Baroness Harding, the head of NHS Test and Trace, appeared to blame the failings of her service on people demanding tests when they did not need them. She said that nearly one-third of people being tested had no symptoms, and that while this was “understandable”, it was not what people are supposed to do.
She thus exposed one of the many confusions in the government’s messages. Matt Hancock, the health secretary, has told people repeatedly that, if in doubt, they should get a test. That was briefly possible when the number of cases was low, and the expansion of testing capacity had finally got ahead of Mr Hancock’s targets.
Lady Harding fought her corner in evidence to the science and technology committee yesterday, against penetrating questions from Greg Clark, the former cabinet minister who is the committee’s chair. She insisted that she had expected an increase in demand for tests after schools reopened, but that the increase had been far greater than suggested by the modelling provided by Sage, the Scientific Advisory Group for Emergencies.

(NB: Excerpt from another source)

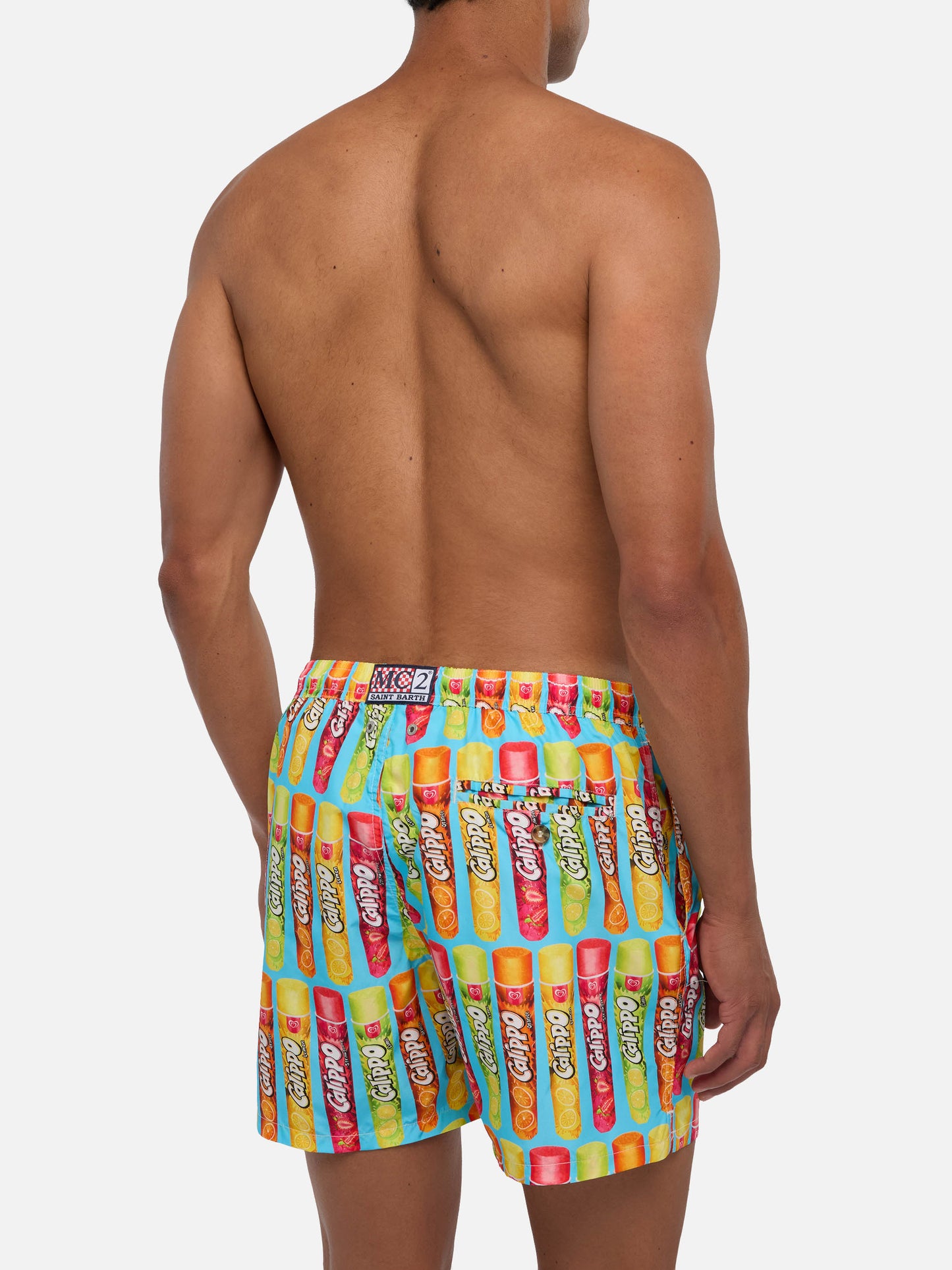 Costume da bagno da uomo con stampa Calippo | Algida® Edizione Speciale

In other words, the shortage of tests is everyone’s fault but hers. It is the fault of people wanting tests they do not need; the fault of ministers for urging people to get tested; and the fault of Sage for failing to predict the rise in demand as lockdown is lifted.
Each of her arguments has some justification, and the priority is to do something about the shortfall in capacity, but the passing of the buck does not exactly inspire confidence.
People’s anxieties are not eased by Mr Hancock’s confirmation yesterday of new restrictions in northeast England, including a 10pm closure of pubs and restaurants that has inevitably been dubbed a “curfew”. This is broadly supported by people and local authorities in the area, who are concerned about the virus getting out of control, but the rise in cases requires a recalibration of the government’s messaging.
This is difficult for the prime minister, whose handling of the crisis has been characterised throughout, even when he was suffering the illness himself, by a relentless optimism. Every time he has had to deliver bad news he has tried to accompany it with ambitious promises of “world-beating” systems, “moonshot” technology and the hope that everything will be back to normal by Christmas.
It is time for realism and being straight with people about the hard choices ahead. Jeremy Hunt, another former cabinet minister who has, like Mr Clark, turned into a formidable select committee chair, made the point yesterday that “we need a plan based on existing technologies”. It may be that easy new tests might be developed that could produce results within a few minutes, but they are not reliable yet, and policy cannot be designed on a hope and a prayer.
That means, as The Independent has consistently argued, that the government must be more rigorous about priorities. It cannot ration tests by slowing down turnaround times – which Lady Harding admitted had happened – or by sending people to test centres hundreds of miles away. It must make some tough decisions about who can and cannot have a test. It has already, rightly, prioritised health and care workers, but schools need to be prioritised too.
The public support for new restrictions in areas of rising coronavirus hospitalisations suggests that people will accept difficult decisions if they are made on the right grounds. The government must stop blaming people for trying to do the best for themselves and their families, and be open about the limitations of the testing system if it wants to regain public confidence.